• Your objective
Convert the data below into a JSON list of strings, one string per line, and leave out blank lines. Omit the pictures from the list.

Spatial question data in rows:
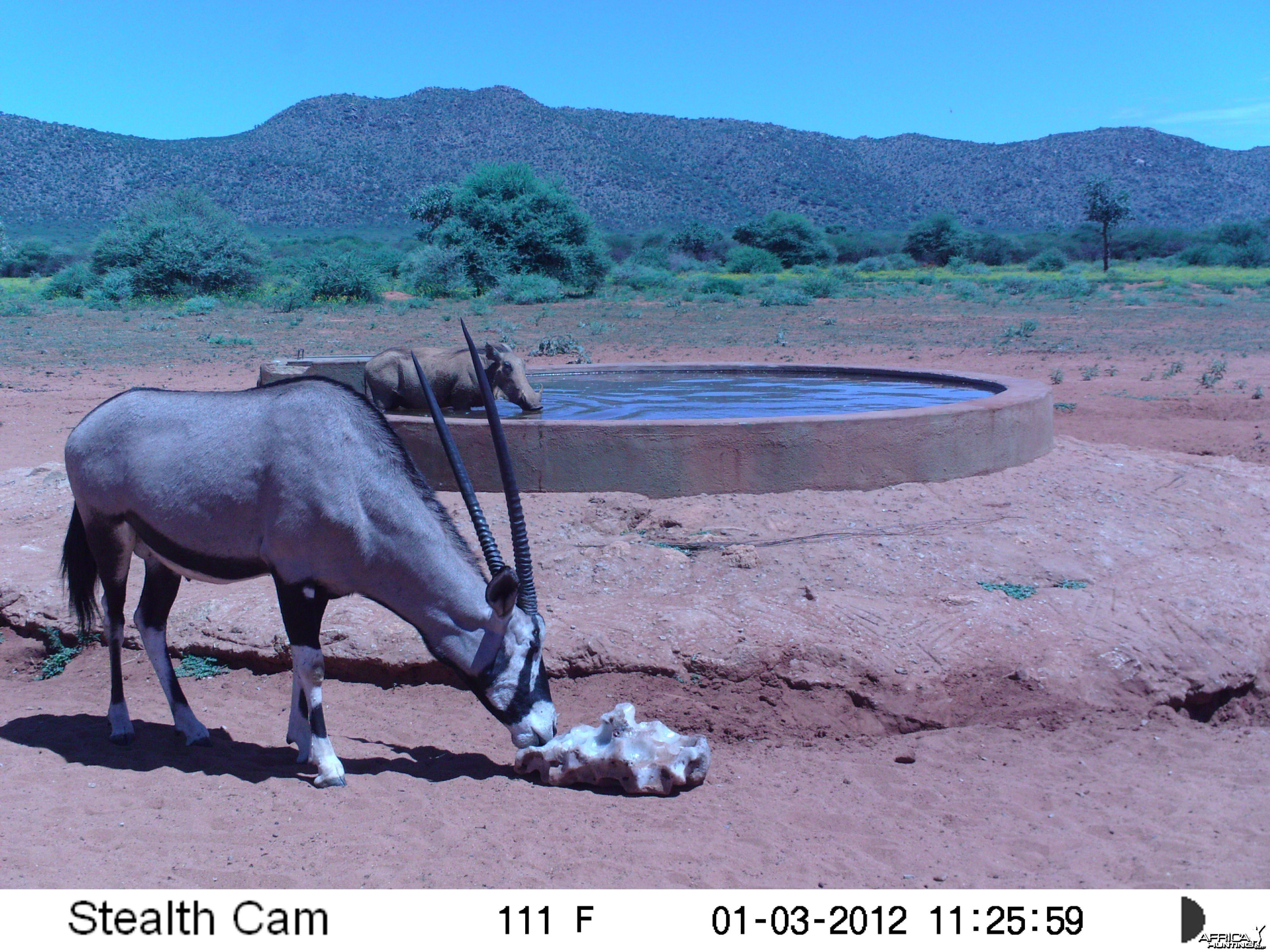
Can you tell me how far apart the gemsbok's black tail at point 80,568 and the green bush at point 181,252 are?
30.7 metres

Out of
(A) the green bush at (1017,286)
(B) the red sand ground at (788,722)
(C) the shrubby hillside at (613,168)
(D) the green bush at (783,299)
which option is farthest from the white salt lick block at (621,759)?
(C) the shrubby hillside at (613,168)

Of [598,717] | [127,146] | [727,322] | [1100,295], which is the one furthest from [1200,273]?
[127,146]

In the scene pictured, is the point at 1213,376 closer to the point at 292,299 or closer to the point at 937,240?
the point at 292,299

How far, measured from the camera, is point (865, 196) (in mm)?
83438

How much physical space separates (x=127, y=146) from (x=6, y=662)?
83.8m

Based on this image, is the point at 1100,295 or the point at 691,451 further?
the point at 1100,295

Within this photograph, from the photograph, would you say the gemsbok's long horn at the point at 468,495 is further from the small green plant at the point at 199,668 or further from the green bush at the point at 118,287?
the green bush at the point at 118,287

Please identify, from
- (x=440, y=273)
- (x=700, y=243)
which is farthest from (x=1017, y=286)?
(x=700, y=243)

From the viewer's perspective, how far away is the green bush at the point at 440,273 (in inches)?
1298

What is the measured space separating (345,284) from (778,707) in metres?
27.1

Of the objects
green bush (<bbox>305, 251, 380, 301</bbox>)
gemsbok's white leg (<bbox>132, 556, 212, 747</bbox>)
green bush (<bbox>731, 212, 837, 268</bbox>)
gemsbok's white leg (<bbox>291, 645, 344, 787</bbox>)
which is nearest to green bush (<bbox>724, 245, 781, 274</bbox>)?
green bush (<bbox>731, 212, 837, 268</bbox>)

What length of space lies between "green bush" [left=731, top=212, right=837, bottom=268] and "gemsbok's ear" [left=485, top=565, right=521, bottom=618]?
47928mm

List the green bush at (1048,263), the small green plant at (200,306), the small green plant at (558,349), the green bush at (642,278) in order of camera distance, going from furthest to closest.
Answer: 1. the green bush at (1048,263)
2. the green bush at (642,278)
3. the small green plant at (200,306)
4. the small green plant at (558,349)

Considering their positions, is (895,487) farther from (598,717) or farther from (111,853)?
(111,853)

• Correct answer
[
  "Can you tell me how far apart the gemsbok's black tail at point 80,568 and the green bush at point 181,252 are?",
  "30.7 metres",
  "Out of",
  "(A) the green bush at (1017,286)",
  "(B) the red sand ground at (788,722)",
  "(C) the shrubby hillside at (613,168)",
  "(D) the green bush at (783,299)",
  "which option is farthest from the white salt lick block at (621,759)?",
  "(C) the shrubby hillside at (613,168)",
  "Of [598,717] | [127,146] | [727,322] | [1100,295], which is the one furthest from [1200,273]?",
  "[127,146]",
  "In the scene pictured, is the point at 1213,376 closer to the point at 292,299 or closer to the point at 937,240?",
  "the point at 292,299",
  "How far, measured from the camera, is point (865, 196) (in mm)?",
  "83438",
  "How much physical space separates (x=127, y=146) from (x=6, y=662)?",
  "83.8m",
  "Based on this image, is the point at 1100,295 or the point at 691,451 further?",
  "the point at 1100,295",
  "Within this photograph, from the photograph, would you say the gemsbok's long horn at the point at 468,495 is further from the small green plant at the point at 199,668 or further from the green bush at the point at 118,287?",
  "the green bush at the point at 118,287",
  "Please identify, from",
  "- (x=440, y=273)",
  "- (x=700, y=243)",
  "which is farthest from (x=1017, y=286)?",
  "(x=700, y=243)",
  "From the viewer's perspective, how far away is the green bush at the point at 440,273 (in inches)?",
  "1298",
  "What is the measured space separating (345,284) from (778,707) in metres?",
  "27.1",
  "Of the objects",
  "green bush (<bbox>305, 251, 380, 301</bbox>)",
  "gemsbok's white leg (<bbox>132, 556, 212, 747</bbox>)",
  "green bush (<bbox>731, 212, 837, 268</bbox>)",
  "gemsbok's white leg (<bbox>291, 645, 344, 787</bbox>)",
  "which is nearest to green bush (<bbox>724, 245, 781, 274</bbox>)?",
  "green bush (<bbox>731, 212, 837, 268</bbox>)",
  "What length of space lies between \"green bush\" [left=731, top=212, right=837, bottom=268] and \"gemsbok's ear\" [left=485, top=565, right=521, bottom=618]?",
  "47928mm",
  "List the green bush at (1048,263), the small green plant at (200,306), the small green plant at (558,349), the green bush at (642,278) in order of camera distance, going from furthest to closest.",
  "Answer: 1. the green bush at (1048,263)",
  "2. the green bush at (642,278)",
  "3. the small green plant at (200,306)",
  "4. the small green plant at (558,349)",
  "Considering their positions, is (895,487) farther from (598,717) or farther from (111,853)?",
  "(111,853)"
]